I'm a 7 o'clock man...


----------



## lurker (24 Jul 2008)

oldsoke":lpbm3hhv said:


> I prefer half an hour either side of *7* o'clock.... otherwise you'll miss Enders/Corrie :lol: :lol: :lol: :lol: :lol: :lol: :lol: :lol:



:roll: I'd stick to turning if I were you Graham :lol:


----------



## CHJ (24 Jul 2008)

lurker":22tg4tzg said:


> :roll: I'd stick to turning if I were you Graham :lol:



It's what he's turning into that worries me.


----------



## Anonymous (24 Jul 2008)

I'm alright...it's the rest


----------



## Bodrighy (24 Jul 2008)

So change your rest, probably why you caught your thumb or finger. 

Pete


----------



## loz (24 Jul 2008)

boysie39":chtrgl0l said:


> Hiya Chas, and the rest, the best piece of advise given on the site in the couple of years ive been readingand looking. Would it be possible to have this at the top of the site with the rules. Then if you are a newbie and read what is allowed and not, you have this as a way of showing that this forum cares about who uses it and SAFTEY is paramount on this FORUM.
> Well done boys dont just accept standards SET them.REgards Boysie



I'm in the same thought - if we could have a "Saftey" sticky ??? that all these posted could be added into ?


----------



## Bob Chapman (25 Jul 2008)

Hi Chas,

I've only just seen your advice, but agree with you totally. I used to have a teacher who would tell us to 'mark, read, learn and inwardly digest' anything he considered important. I think it definitely applies to your posting.

Bob


----------



## boysie39 (25 Jul 2008)

Well done Chas. 
Glad to see your Safety Article where it should be 
Really It Should Be A Big Well Done To Mods. As Well I would have put MODERATORS only I did'nt know how to speil it

WELL DONE ALL!

reGARDS BOysie


----------



## Paul.J (30 Jul 2008)

Sound advice Chas and with good piccys demonstrating.


----------



## Bob Graham (2 Sep 2017)

Thank you from an old noob.


----------



## Robbo3 (3 Sep 2017)

Thank you Chas. I hadn't seen that before ... obviously too much of a newb on this forum.

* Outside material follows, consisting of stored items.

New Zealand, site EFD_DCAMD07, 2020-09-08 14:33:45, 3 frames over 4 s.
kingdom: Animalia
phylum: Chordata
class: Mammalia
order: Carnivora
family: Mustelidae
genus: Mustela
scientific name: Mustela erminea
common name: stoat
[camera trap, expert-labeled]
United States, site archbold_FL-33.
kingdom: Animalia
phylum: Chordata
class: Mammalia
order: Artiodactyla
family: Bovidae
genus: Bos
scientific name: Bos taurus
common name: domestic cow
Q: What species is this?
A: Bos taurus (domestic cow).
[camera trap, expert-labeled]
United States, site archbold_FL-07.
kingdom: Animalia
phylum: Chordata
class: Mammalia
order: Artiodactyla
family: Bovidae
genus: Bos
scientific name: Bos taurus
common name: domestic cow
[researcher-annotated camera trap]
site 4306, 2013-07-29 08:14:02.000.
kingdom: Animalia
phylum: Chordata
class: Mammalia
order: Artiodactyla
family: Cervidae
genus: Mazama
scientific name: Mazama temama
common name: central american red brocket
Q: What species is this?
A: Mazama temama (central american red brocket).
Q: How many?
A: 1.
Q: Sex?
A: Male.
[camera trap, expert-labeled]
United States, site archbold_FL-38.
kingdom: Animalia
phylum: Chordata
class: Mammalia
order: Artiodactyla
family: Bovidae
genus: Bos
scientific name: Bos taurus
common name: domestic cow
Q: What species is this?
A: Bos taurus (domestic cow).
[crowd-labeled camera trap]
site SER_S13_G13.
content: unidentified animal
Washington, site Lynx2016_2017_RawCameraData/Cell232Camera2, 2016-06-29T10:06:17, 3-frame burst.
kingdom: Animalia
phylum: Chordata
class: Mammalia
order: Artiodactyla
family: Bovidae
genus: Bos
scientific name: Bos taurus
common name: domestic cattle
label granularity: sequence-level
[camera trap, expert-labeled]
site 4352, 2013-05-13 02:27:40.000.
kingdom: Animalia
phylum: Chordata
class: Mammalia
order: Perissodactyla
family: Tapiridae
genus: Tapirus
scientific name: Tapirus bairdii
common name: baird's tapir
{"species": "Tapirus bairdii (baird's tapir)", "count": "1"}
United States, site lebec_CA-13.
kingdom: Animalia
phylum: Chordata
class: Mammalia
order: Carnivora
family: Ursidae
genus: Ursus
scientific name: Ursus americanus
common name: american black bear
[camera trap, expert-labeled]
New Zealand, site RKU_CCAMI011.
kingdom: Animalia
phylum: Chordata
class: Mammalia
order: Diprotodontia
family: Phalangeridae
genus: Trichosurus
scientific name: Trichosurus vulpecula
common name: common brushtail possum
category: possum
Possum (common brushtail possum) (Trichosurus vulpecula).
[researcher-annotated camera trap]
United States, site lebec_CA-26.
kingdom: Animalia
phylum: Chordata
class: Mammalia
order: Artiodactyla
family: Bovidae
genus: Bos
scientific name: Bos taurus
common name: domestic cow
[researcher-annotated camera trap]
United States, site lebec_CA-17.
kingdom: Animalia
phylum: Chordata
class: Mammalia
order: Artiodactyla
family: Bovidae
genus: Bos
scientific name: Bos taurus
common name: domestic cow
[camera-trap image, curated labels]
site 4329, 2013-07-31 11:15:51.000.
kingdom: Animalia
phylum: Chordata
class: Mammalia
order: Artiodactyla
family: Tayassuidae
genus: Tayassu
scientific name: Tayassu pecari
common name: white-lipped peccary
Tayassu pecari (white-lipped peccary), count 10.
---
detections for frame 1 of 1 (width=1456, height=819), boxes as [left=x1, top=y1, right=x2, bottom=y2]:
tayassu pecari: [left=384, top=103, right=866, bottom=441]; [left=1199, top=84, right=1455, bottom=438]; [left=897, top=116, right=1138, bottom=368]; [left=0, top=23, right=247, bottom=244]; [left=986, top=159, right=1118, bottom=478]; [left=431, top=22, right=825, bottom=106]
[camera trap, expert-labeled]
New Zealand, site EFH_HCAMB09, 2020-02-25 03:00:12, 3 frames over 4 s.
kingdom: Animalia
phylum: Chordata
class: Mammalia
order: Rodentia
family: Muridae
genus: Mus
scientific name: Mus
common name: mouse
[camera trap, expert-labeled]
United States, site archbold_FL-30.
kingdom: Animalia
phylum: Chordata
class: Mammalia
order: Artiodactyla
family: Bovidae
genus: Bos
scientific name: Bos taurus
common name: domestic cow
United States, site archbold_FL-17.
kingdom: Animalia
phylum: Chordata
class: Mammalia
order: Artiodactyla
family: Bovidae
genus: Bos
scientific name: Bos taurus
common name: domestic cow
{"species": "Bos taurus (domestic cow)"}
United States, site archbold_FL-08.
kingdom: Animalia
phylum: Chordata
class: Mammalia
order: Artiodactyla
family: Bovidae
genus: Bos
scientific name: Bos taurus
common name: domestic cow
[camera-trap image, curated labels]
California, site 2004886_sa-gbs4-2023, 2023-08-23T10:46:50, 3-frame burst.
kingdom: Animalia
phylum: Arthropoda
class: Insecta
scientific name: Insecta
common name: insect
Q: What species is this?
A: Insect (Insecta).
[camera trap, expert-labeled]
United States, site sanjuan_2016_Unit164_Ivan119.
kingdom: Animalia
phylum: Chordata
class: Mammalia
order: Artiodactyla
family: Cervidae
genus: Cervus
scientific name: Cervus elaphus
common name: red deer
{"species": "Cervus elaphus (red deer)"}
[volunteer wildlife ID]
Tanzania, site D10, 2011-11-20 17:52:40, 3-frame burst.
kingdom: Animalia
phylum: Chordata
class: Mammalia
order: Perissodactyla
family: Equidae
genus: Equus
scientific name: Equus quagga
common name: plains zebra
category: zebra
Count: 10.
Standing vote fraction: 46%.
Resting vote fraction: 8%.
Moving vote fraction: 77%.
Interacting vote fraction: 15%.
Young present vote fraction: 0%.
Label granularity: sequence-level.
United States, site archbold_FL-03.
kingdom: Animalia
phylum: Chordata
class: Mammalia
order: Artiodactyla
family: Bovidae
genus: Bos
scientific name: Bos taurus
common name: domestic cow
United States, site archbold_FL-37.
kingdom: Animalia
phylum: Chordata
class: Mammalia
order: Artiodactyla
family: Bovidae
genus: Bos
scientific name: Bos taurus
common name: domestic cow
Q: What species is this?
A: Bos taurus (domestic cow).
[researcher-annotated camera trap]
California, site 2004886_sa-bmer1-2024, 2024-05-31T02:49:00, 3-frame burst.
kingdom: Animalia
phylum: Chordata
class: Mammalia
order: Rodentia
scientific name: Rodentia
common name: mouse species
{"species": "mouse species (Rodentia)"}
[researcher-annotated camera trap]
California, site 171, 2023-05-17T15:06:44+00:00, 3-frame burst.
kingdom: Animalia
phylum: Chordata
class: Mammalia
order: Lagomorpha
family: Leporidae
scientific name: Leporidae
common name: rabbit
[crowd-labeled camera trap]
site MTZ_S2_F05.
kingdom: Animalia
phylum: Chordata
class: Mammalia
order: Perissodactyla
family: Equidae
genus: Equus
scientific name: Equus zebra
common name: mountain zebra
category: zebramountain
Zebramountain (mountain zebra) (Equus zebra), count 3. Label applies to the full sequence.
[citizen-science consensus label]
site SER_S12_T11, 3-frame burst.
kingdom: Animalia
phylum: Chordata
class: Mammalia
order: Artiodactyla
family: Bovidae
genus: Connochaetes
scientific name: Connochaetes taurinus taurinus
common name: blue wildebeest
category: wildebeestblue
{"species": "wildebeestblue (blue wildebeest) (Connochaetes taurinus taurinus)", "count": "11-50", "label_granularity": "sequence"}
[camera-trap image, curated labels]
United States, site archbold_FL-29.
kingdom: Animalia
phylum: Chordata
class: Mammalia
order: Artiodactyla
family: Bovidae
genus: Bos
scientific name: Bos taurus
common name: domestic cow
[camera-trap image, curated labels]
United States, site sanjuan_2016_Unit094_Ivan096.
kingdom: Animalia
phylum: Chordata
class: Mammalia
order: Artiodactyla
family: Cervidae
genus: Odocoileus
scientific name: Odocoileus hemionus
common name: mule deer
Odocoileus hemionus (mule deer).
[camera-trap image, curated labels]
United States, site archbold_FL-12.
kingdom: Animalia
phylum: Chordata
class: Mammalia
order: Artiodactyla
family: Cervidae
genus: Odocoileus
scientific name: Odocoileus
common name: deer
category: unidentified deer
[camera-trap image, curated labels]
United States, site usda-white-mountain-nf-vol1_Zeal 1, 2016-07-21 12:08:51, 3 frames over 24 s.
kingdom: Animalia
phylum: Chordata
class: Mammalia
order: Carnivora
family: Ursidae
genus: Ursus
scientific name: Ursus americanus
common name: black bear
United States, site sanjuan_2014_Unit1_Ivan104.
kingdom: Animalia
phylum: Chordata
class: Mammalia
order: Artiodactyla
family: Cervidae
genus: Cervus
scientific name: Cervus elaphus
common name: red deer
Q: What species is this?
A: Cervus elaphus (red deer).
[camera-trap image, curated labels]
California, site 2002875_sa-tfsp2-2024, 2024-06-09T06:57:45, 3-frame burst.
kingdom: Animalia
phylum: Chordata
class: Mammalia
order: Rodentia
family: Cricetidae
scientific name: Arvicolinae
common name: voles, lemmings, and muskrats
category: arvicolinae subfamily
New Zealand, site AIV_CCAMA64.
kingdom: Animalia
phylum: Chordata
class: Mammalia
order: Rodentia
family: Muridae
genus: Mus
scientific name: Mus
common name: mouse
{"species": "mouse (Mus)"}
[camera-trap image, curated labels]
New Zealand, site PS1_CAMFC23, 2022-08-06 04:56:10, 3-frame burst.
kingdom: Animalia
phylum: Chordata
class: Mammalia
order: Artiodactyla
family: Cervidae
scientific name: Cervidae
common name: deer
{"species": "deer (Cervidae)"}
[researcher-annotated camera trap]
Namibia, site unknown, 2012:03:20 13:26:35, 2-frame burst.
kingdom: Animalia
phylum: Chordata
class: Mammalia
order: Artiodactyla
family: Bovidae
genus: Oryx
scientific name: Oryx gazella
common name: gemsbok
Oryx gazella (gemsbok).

Gary Rance always makes the point that you move the tool rest out of the way & sand at the 8 o clock position because the most dangerous stuff is the dust & it's then moving away from you rather than being thrown in your face.


----------



## Carper (25 Sep 2017)

Thank you chaps for taking the time to advise us on the aspects of safety. I am so glad that I took the time to read all the advice here. One item read, many more to go.
Cheers all.

(hammer)


----------